**ABOUT THIS TASK**
Search the data for the string "burst", and report each line where it is found.

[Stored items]
------------------------

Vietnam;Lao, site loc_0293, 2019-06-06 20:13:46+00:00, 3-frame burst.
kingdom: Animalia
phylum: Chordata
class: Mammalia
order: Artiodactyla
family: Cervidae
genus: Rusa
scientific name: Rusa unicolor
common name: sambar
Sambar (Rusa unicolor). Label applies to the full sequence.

------------------------

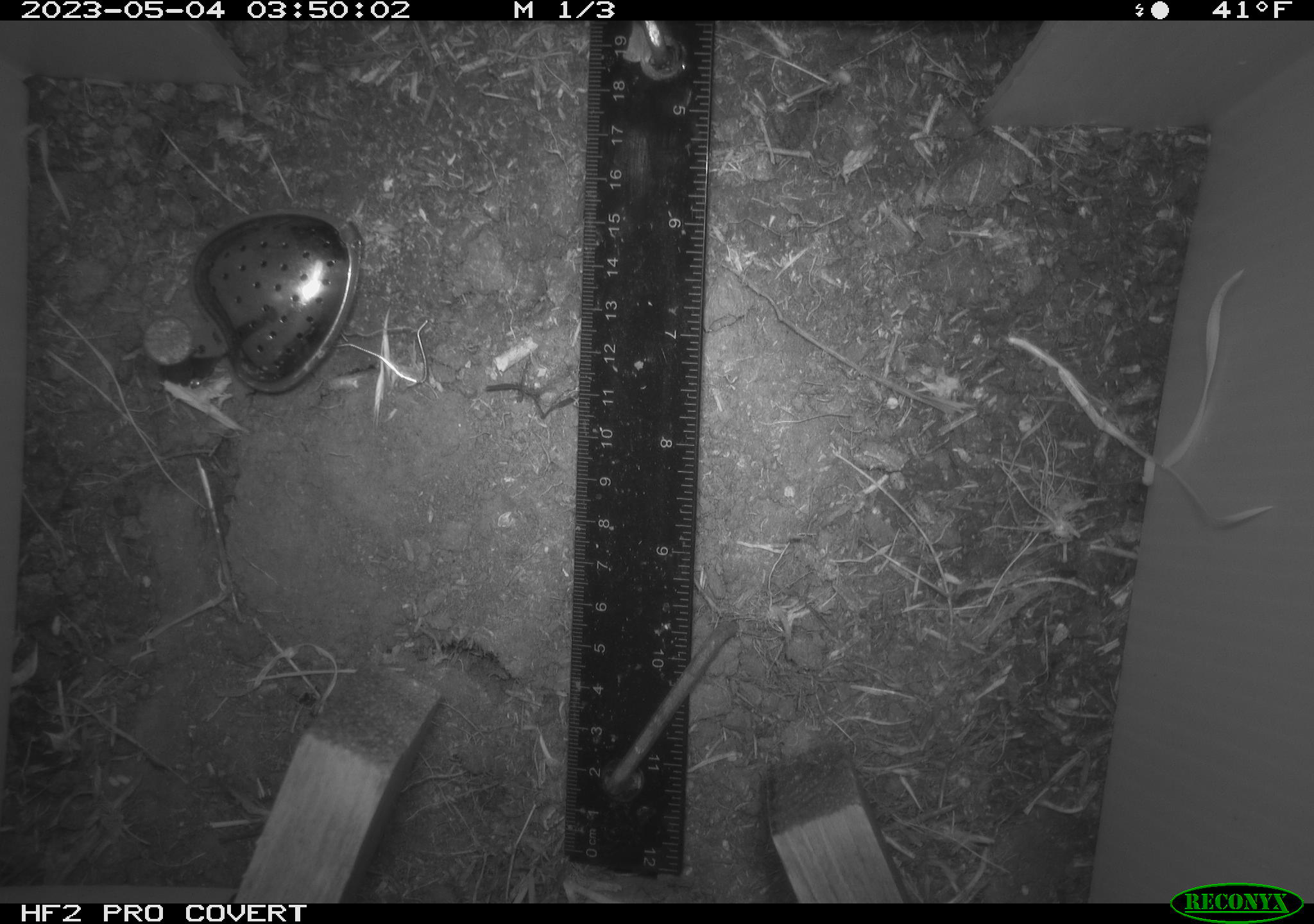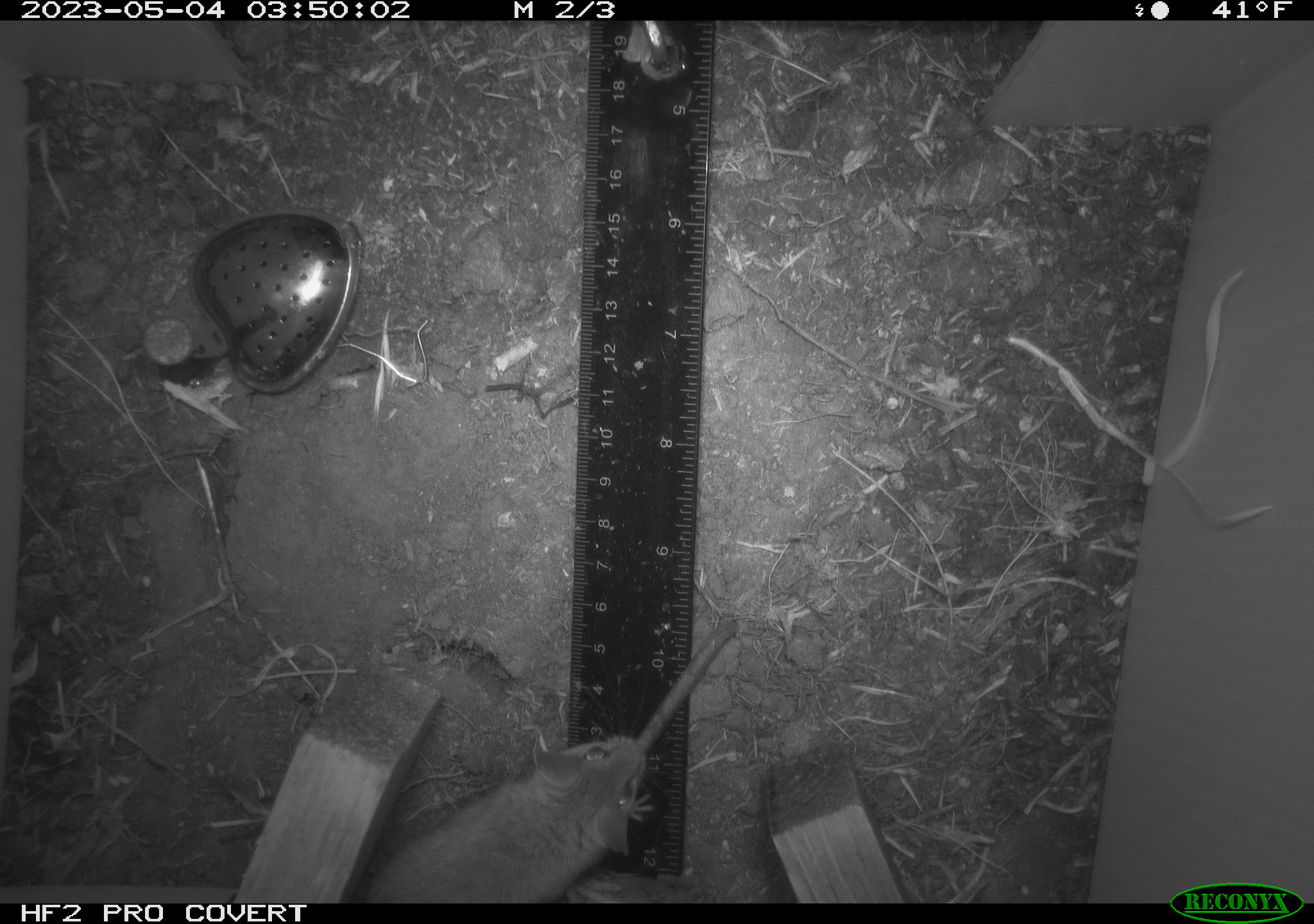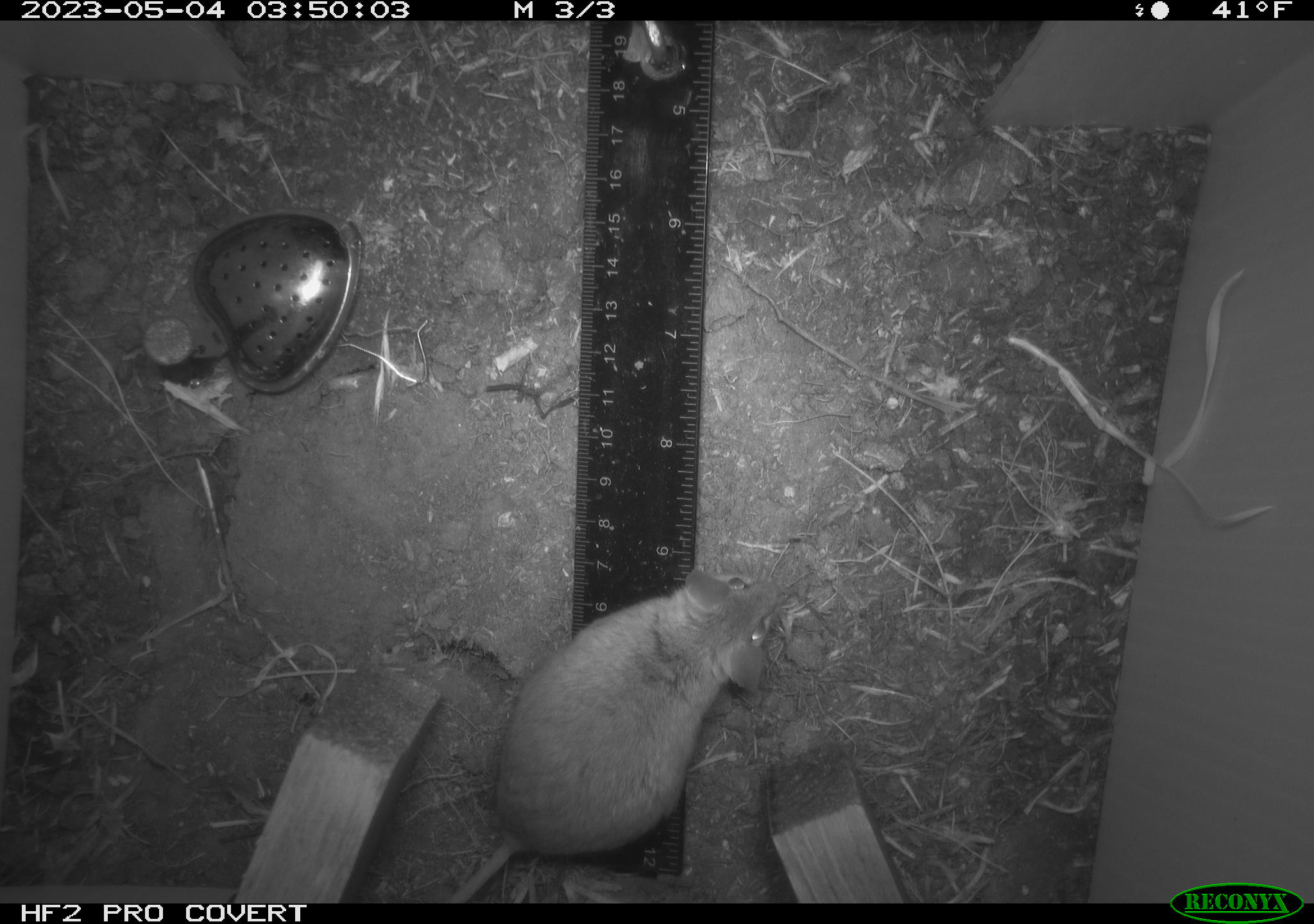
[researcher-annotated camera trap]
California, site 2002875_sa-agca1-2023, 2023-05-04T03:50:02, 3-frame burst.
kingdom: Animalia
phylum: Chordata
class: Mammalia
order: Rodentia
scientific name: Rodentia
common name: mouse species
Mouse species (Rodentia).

------------------------

**ANSWER**
Vietnam;Lao, site loc_0293, 2019-06-06 20:13:46+00:00, 3-frame burst.
California, site 2002875_sa-agca1-2023, 2023-05-04T03:50:02, 3-frame burst.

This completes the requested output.